COURT OF APPEALS DECISION DATED AND RELEASED September 6, 1995 |
NOTICE |
A party may file with the
Supreme Court a petition to review an adverse decision by the Court of
Appeals. See § 808.10 and
Rule 809.62, Stats. |
This opinion is subject to
further editing. If published, the
official version will appear in the bound volume of the Official Reports. |
No. 95-1063-FT
STATE
OF WISCONSIN IN
COURT OF APPEALS
DISTRICT II
STATE OF WISCONSIN,
Plaintiff-Respondent,
v.
DENNIS R. MUELLER,
Defendant-Appellant.
APPEAL from an order of
the circuit court for Winnebago County:
ROBERT A. HAASE, Judge. Affirmed.
BROWN, J. Dennis
R. Mueller's motor vehicle operating privileges were revoked for one year after
he refused to submit to chemical testing.

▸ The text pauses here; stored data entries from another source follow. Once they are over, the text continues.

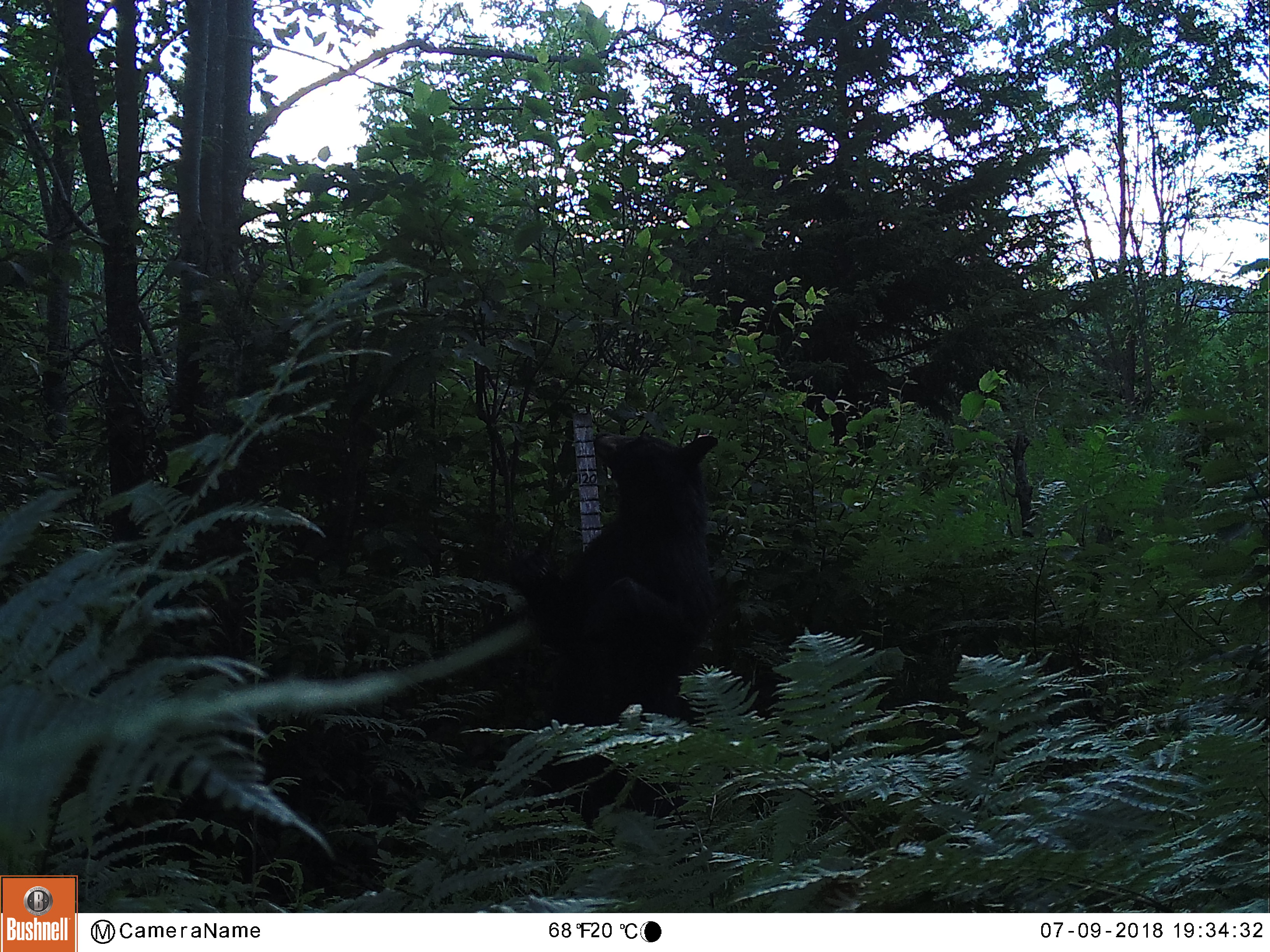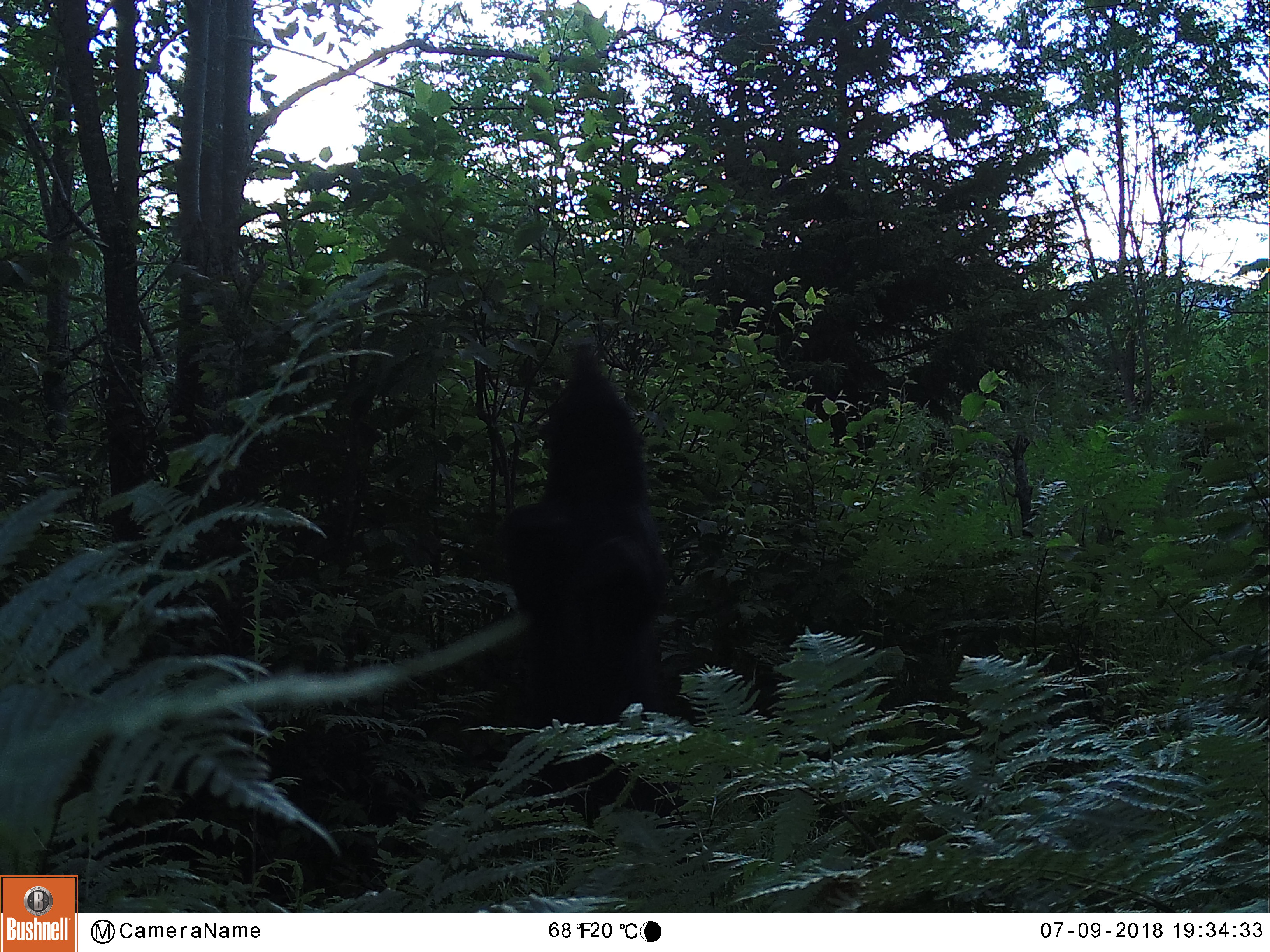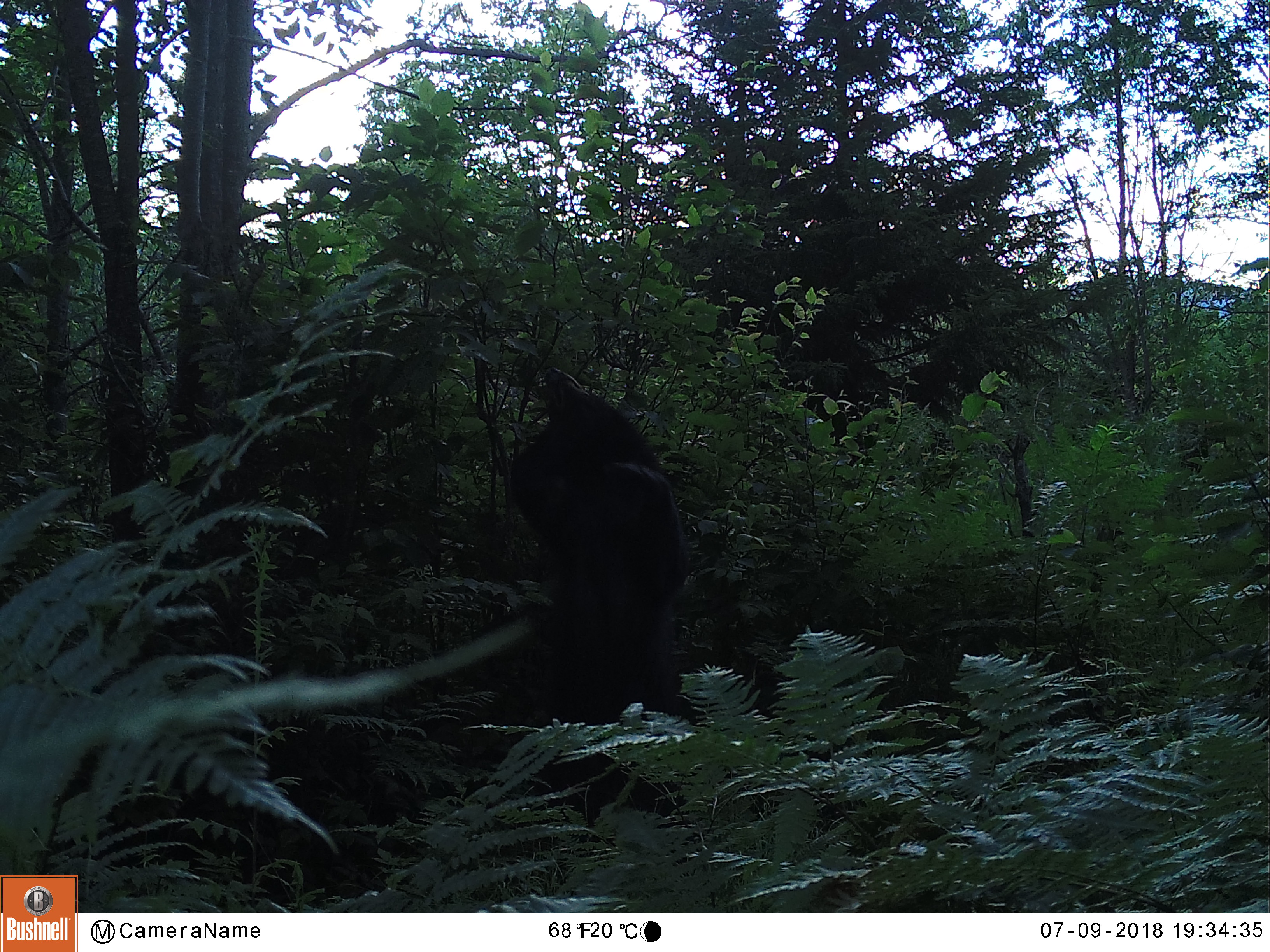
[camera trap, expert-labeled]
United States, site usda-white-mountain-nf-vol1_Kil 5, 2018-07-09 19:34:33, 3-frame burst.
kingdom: Animalia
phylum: Chordata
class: Mammalia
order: Carnivora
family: Ursidae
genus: Ursus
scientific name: Ursus americanus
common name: black bear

He appeals an order finding his refusal unreasonable. Mueller argues that the Informing the
Accused form that was read to him on the night of his arrest is ambiguous. We disagree and affirm.
Mueller was stopped and
arrested in the city of Oshkosh under suspicion that he was driving while
intoxicated. The officer took him to
the station house and read him the Informing the Accused form. Mueller refused to take the chemical
test. The trial court subsequently
found that this refusal was unreasonable and suspended Mueller's operating
privileges.
Before the trial court,
Mueller argued that paragraph five of the form is ambiguous and therefore
interfered with his ability to exercise the choice of whether to submit to
chemical testing.[1] He now renews this argument on appeal. This is a question of law which we review de
novo. See Pulsfus Poultry
Farms, Inc. v. Town of Leeds, 149 Wis.2d 797, 803-04, 440 N.W.2d 329,
332 (1989).
In his briefs to this
court, Mueller sets out a detailed discussion of how the language within
paragraph five, when read together with the statutory sections to which it
refers, “creates a serious ambiguity that cannot easily be resolved by this
Court, let alone by an accused individual on the night he is arrested.” He further cites State v. Piskula,
168 Wis.2d 135, 483 N.W.2d 250 (Ct. App. 1992), and cautions that we should not
view Mueller's claims simply to determine if there was substantial compliance
with the objectives of the implied consent law. See id. at 140-41, 483 N.W.2d at 252.
Nevertheless, we need
not address Mueller's specific theory because we find that the supreme court's
decision in Village of Oregon v. Bryant, 188 Wis.2d 680, 524
N.W.2d 635 (1994), forecloses any claim that this form is ambiguous. There, ruling on three consolidated cases,
the court found that Wisconsin's current Informing the Accused form is not
contradictory or confusing on its face.
Id. at 692, 524 N.W.2d at 640. Although the court was specifically addressing a claim involving
paragraph four of the form, see id. at 685, 524 N.W.2d at
637, its analysis touched on all five paragraphs and covered all the rights
afforded drivers under the implied consent law. See id. at 691-94, 524 N.W.2d at
639-40. We therefore hold that
Mueller's specific concerns about paragraph five have no merit.
By the Court.—Order
affirmed.
This opinion will not be
published. See Rule 809.23(1)(b)(4), Stats.
[1]
Paragraph five of the form provides:
If you have a prohibited alcohol concentration or you refuse to submit to chemical testing and you have two or more prior suspensions, revocations or convictions within a 10 year period and after January 1, 1988, which would be counted under s. 343.307(1) Wis. Stats., a motor vehicle owned by you may be equipped with an ignition interlock device, immobilized, or seized and forfeited.